Structure of Pectenotoxin-2

Algal Toxin Trophic Transfer studies:

Gulf of Mexico bottlenose dolphins (Tursiops truncates) are top marine predators and can serve as important sentinels of coastal environmental health. In the Sarasota region, the resident dolphin populations have been observed and/or sampled during health assessment studies for last 40 years. Recent findings have shown that these mammals are exposed to various algal toxins such as brevetoxin and domoic acid on a nearly annual basis. Exposure of these toxins appears to be via primary food items such as pigfish, pinfish, mullet, and scaled sardines. Preliminary health parameters suggest that exposed animals may have an elevated immune response. Gulf of Mexico marine mammals such as bottlenose dolphins and manatees are susceptible to periodic unusual mortality events (UMEs).

We have conducted extensive studies investigating algal toxin exposures (brevetoxin, domoic acid) and toxicokinetics (absorption, distribution, metabolism, and elimination) in stranded bottlenose dolphins along the Florida Panhandle and Central West Florida regions. We have recently undertaken studies investigating the exposure and possible trophic transfer of microcystin algal toxins in Lake Erie fish. Of particular relevance due to human consumption patterns include walleye, bass and perch.

Click here to watch a recent PBS broadcast by our colleagues at University of Tennessee and Bowling Green State University discuss Microcystis issues in a small Ohio lake.
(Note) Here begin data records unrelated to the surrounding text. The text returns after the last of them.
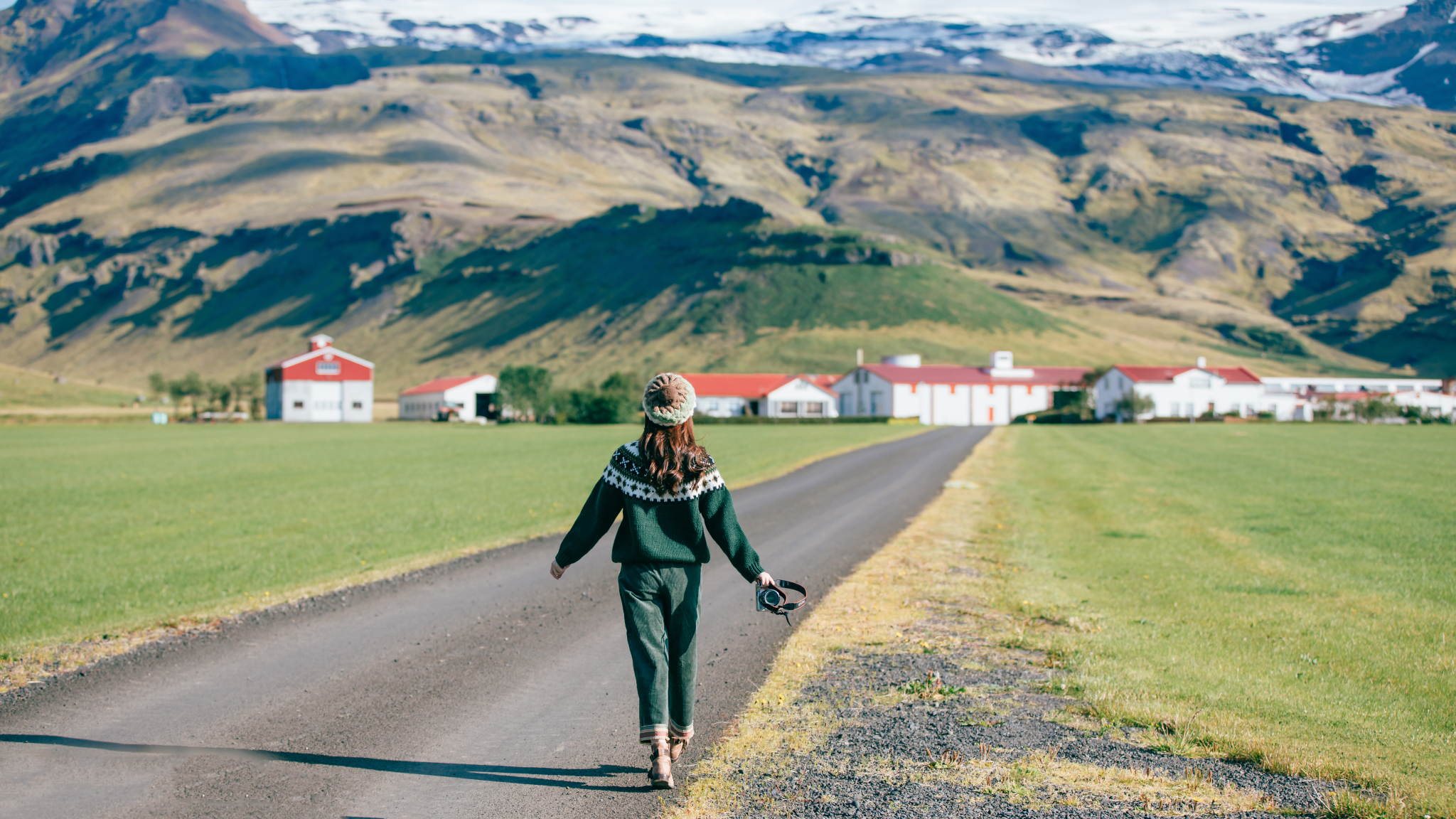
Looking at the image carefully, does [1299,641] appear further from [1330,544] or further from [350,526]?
[350,526]

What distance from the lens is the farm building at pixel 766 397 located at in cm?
13250

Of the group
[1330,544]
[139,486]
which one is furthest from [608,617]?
[139,486]

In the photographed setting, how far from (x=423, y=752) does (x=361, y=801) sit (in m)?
1.04

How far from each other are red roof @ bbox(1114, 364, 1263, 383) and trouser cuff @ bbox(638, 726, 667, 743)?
124484mm

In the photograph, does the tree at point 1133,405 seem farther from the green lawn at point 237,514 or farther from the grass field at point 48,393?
the grass field at point 48,393

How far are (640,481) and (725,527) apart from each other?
2.44ft

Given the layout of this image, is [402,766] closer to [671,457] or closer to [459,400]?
[671,457]

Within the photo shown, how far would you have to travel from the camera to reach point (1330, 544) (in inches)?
808

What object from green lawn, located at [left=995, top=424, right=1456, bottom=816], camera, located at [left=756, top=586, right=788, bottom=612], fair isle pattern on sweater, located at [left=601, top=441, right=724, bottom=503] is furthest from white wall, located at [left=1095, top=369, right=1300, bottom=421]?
fair isle pattern on sweater, located at [left=601, top=441, right=724, bottom=503]

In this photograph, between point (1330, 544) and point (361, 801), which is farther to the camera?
point (1330, 544)

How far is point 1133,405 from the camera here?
4601 inches

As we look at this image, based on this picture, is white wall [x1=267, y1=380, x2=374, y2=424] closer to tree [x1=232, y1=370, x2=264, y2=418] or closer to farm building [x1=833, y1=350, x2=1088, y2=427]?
tree [x1=232, y1=370, x2=264, y2=418]

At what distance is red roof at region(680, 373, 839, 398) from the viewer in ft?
444

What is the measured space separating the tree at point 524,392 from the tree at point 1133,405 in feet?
231
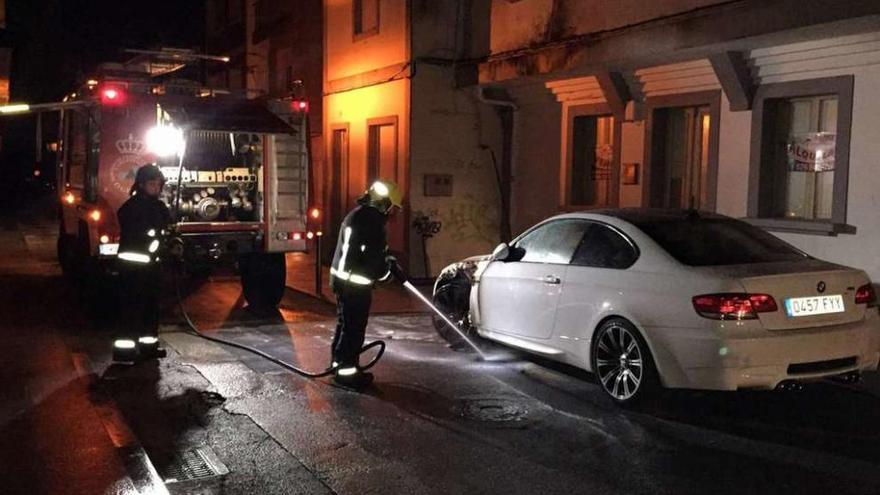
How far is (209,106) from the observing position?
1105 cm

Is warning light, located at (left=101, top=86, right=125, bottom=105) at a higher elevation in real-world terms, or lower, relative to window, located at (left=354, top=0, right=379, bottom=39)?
lower

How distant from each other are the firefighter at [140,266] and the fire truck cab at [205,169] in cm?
240

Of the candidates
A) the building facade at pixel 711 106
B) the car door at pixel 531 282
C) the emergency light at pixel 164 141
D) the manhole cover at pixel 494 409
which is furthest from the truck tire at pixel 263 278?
the manhole cover at pixel 494 409

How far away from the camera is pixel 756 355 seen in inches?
237

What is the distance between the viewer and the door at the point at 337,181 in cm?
1719

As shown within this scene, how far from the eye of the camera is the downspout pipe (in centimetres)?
1473

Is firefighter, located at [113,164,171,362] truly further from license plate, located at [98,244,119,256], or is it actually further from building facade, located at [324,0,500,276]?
building facade, located at [324,0,500,276]

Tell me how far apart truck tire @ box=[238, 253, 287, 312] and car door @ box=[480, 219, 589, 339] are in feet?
13.9

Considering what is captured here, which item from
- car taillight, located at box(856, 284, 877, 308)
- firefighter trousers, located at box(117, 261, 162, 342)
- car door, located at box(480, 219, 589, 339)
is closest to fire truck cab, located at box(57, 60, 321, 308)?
firefighter trousers, located at box(117, 261, 162, 342)

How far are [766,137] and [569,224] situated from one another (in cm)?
394

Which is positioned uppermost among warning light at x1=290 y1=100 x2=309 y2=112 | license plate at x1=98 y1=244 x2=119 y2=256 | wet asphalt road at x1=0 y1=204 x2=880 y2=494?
warning light at x1=290 y1=100 x2=309 y2=112

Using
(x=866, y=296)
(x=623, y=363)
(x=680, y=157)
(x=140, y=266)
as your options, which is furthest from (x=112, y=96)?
(x=866, y=296)

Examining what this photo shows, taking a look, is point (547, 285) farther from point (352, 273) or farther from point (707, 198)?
point (707, 198)

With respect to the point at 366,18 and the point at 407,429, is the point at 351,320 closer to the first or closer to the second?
the point at 407,429
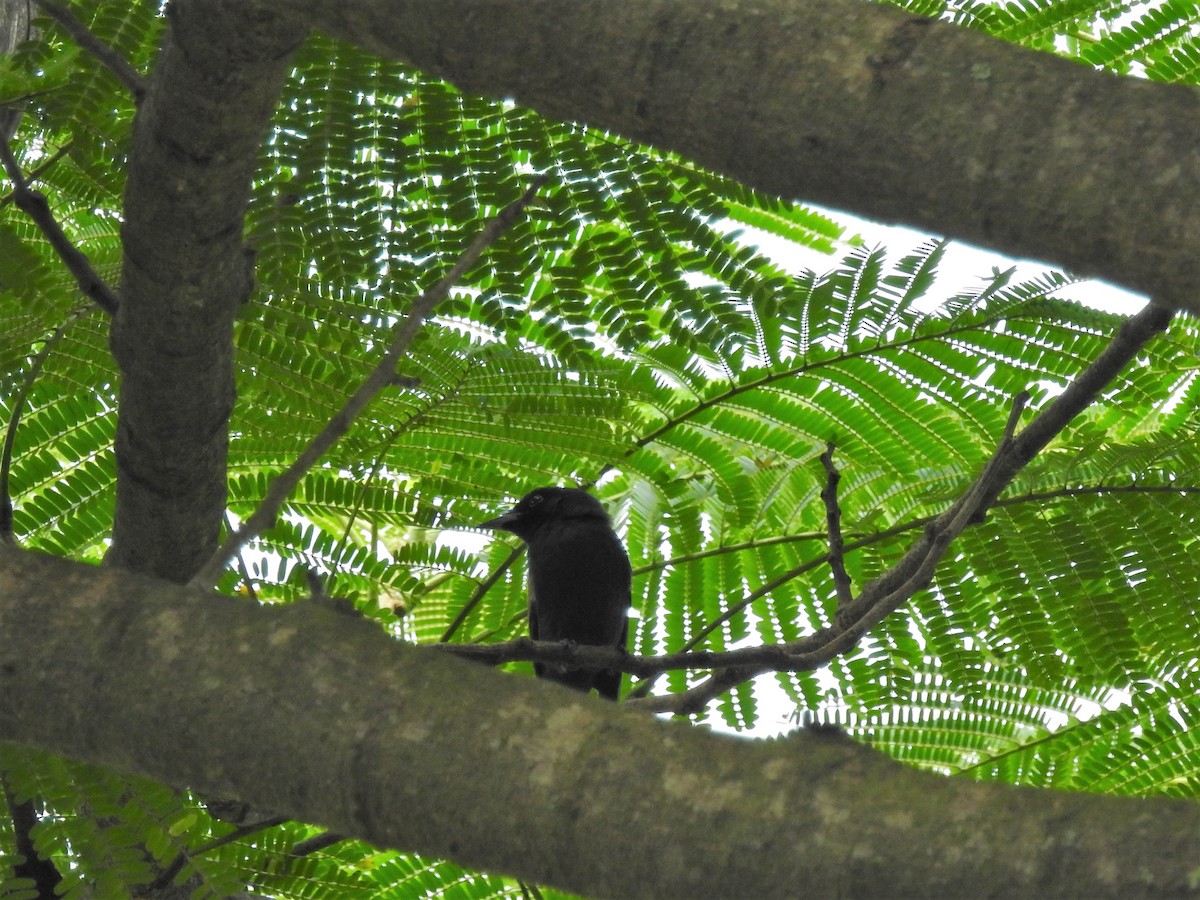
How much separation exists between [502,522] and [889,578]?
235 cm

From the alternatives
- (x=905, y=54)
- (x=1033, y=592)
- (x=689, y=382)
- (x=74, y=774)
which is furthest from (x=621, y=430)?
(x=905, y=54)

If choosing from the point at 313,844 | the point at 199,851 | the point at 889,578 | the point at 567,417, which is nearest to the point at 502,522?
the point at 567,417

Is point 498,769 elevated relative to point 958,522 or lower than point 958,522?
lower

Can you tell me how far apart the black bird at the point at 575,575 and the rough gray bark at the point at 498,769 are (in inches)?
118

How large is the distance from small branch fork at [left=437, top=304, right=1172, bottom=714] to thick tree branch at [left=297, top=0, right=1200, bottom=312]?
885 millimetres

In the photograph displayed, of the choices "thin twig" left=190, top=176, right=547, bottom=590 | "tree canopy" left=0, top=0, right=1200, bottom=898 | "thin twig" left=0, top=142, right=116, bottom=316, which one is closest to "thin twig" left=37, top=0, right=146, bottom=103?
"tree canopy" left=0, top=0, right=1200, bottom=898

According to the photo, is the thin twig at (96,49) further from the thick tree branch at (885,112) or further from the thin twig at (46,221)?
the thick tree branch at (885,112)

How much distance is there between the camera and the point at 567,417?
13.1 feet

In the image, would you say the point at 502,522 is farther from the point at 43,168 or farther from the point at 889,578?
the point at 889,578

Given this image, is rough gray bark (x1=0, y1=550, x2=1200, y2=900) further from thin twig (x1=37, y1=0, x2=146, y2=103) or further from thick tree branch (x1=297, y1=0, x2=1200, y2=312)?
thin twig (x1=37, y1=0, x2=146, y2=103)

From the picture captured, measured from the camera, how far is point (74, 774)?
2682 millimetres

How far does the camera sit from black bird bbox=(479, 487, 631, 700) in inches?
196

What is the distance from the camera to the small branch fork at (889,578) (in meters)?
2.33

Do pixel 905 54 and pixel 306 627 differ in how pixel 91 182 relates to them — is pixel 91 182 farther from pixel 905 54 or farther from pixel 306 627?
pixel 905 54
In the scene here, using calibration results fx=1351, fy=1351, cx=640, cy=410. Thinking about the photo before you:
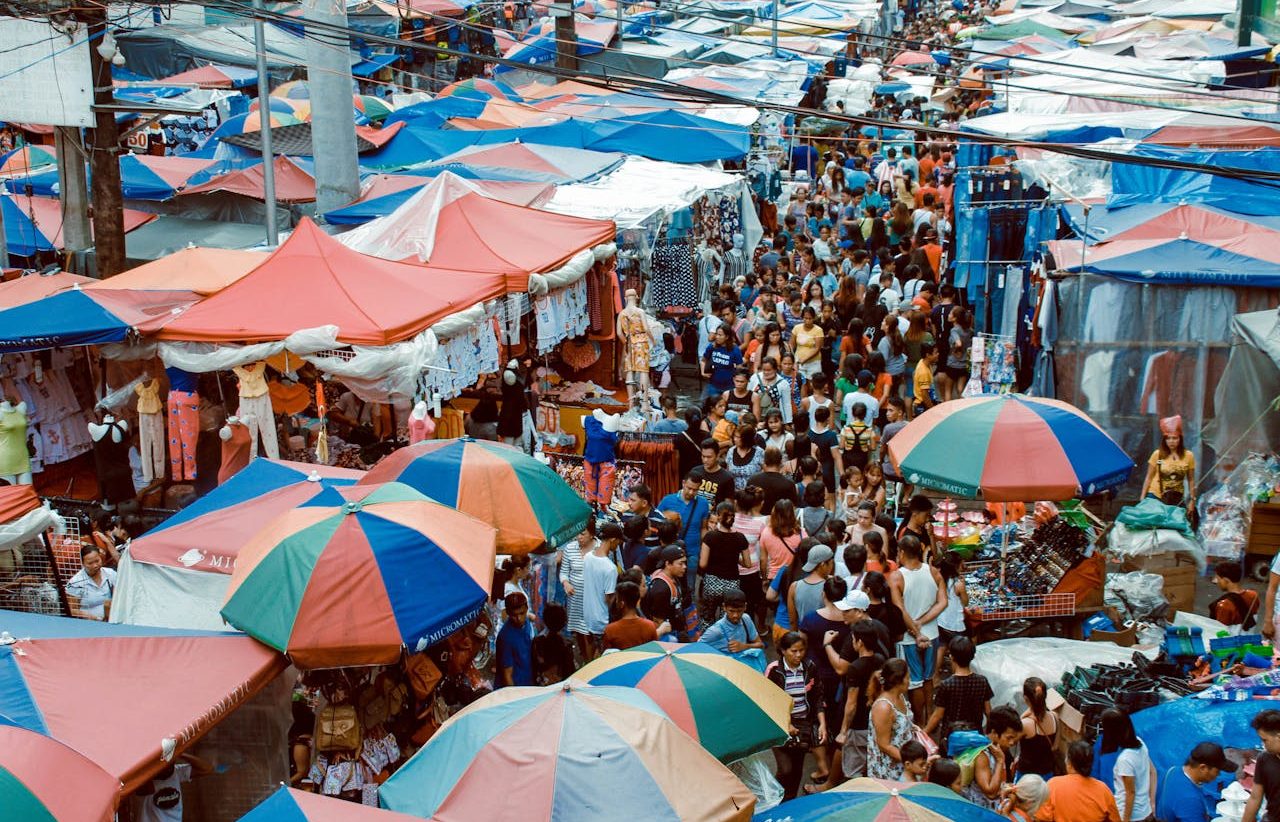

Transcriptional Biomarker development:

Working in conjunction with colleagues at the University of Tennesse and the University of Plymouth (UK), we are currently involved in exposure experiments of microcystins and Microcystis to both zebrafish and channel catfish. These studies are focused on developing transcriptional gene expression biomarkers for use as diagnostic and prognostic indicators of exposure and toxicity. These studies are being performed in conjunction with histopathological analyses. Click here to read about this project in a local newspaper.

Emerging Toxigenic HAB events:

In collaboration with NOAA Charleston, the College of Charleston, and the University of Washington, we are currently involved in documenting the presence and toxicity of domoic acid-producing Pseudo-nitzschia species in the biologically productive Benguela Upwelling Zone along the western coast of Africa.